No texto sobre o Artigo 1.015 do Código Civil, de quem depende a venda ou oneração de bens imóveis da sociedade quando isso não constitui objeto social?

**TEXTO FORNECIDO:**
____
José Flávio Bueno Fischer

O Artigo 1.015 do Código Civil e a venda ou oneração de bens da sociedade limitada

O exame dos atos constitutivos das pessoas jurídicas é um procedimento frequente e indispensável em nossas atividades. Daí entramos num universo controverso, considerando-se a diversidade e, muitas vezes, a falta de utilização de critérios, quando não a contradição entre dois dispositivos, no que tange à redação das cláusulas de tais instrumentos, notadamente as que se referem à administração e representação legal da empresa.

No âmbito dos atos que praticamos e na seara do que prevê o texto legal, dispõe o Art. 1.015 do Código Civil, “caput”: “No silêncio do contrato, os administradores podem praticar todos os atos pertinentes à gestão da sociedade; não constituindo objeto social, a oneração ou a venda de bens imóveis depende do que a maioria dos sócios decidir”.

Portanto, os administradores podem praticar todos os atos relativos à gestão e administração da sociedade, porém, como regra, a alienação e a oneração de imóveis não constituem atos de mera gestão, dependendo, então, para a sua prática, da decisão da maioria dos sócios. Do contrário, caso estiverem elencados como sendo atos de gestão ou dentro do objeto social da sociedade, aí então os administradores poderão praticá-los independentemente da autorização da maioria dos sócios, salvo se o contrato social dispuser diferentemente em relação à essa matéria (1).
____
**TRECHOS DOS REGISTROS:**
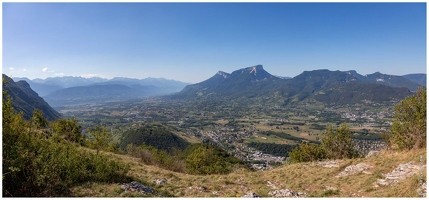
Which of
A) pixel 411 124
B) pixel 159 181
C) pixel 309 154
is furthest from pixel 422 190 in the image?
pixel 309 154

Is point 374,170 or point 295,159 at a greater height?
point 374,170

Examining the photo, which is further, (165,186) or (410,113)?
(410,113)

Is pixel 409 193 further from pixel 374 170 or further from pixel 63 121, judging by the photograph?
pixel 63 121

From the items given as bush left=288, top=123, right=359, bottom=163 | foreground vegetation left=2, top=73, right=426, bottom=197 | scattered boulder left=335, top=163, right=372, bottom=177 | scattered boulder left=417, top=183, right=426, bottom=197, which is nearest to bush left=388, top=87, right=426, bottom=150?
foreground vegetation left=2, top=73, right=426, bottom=197

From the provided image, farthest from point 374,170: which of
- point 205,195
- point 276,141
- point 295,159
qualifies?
point 276,141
____
**EXERCÍCIO RESOLVIDO:** Da decisão da maioria dos sócios.